» **Written task**
Update the data starting at the line with "Which do you think is bottommost out of" and running through the end, changing "bottommost" to "lowest" and keeping everything else the same.
══ Input material
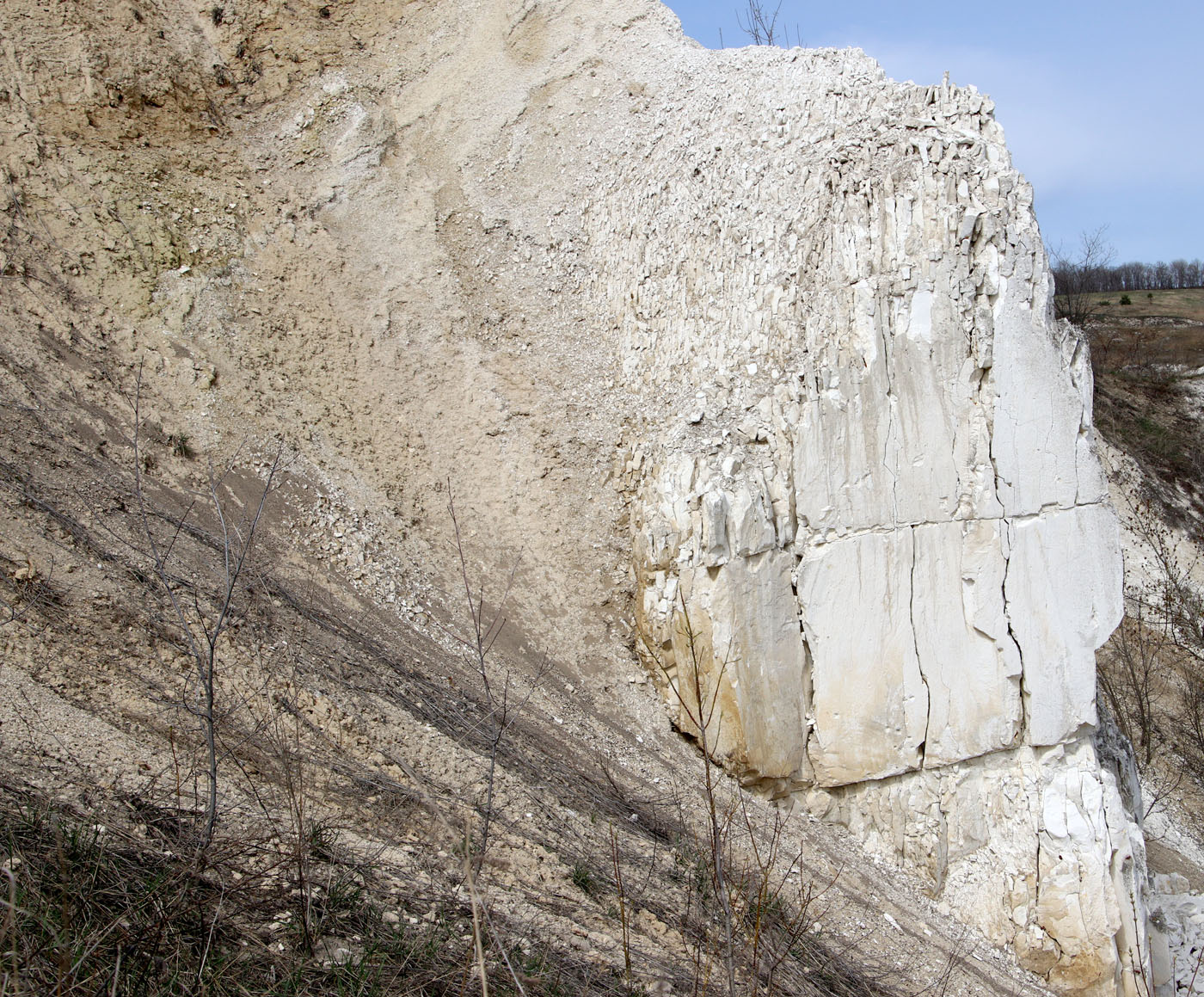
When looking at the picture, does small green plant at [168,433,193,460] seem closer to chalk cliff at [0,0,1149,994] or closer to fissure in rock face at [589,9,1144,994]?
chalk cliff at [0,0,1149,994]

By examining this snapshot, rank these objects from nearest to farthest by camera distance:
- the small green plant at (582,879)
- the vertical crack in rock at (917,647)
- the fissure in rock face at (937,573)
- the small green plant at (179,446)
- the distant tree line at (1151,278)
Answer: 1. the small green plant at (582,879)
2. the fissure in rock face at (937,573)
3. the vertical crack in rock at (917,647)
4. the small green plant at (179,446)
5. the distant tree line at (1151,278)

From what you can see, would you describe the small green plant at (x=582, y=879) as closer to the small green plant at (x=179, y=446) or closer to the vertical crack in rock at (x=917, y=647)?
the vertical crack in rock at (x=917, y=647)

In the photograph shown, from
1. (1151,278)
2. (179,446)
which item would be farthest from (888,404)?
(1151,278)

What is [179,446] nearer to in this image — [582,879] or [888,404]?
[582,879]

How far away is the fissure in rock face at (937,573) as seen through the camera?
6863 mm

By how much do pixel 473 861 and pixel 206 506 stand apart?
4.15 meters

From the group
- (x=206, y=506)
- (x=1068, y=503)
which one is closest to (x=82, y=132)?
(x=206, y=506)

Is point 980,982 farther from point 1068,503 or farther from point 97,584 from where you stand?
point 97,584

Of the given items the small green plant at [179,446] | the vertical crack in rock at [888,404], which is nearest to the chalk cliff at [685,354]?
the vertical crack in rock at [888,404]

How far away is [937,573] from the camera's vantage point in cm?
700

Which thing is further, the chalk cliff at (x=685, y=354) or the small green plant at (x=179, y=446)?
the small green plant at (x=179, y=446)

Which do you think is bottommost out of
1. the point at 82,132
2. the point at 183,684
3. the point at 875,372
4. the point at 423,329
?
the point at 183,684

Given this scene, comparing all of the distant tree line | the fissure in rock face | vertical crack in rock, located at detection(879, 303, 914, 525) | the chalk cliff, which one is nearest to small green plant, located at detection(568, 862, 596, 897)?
════
» **Completed exercise**
Which do you think is lowest out of
1. the point at 82,132
2. the point at 183,684
3. the point at 875,372
4. the point at 423,329
?
the point at 183,684

Given this scene, comparing all of the distant tree line | the fissure in rock face | vertical crack in rock, located at detection(879, 303, 914, 525) | the chalk cliff, which one is nearest to small green plant, located at detection(568, 862, 596, 897)?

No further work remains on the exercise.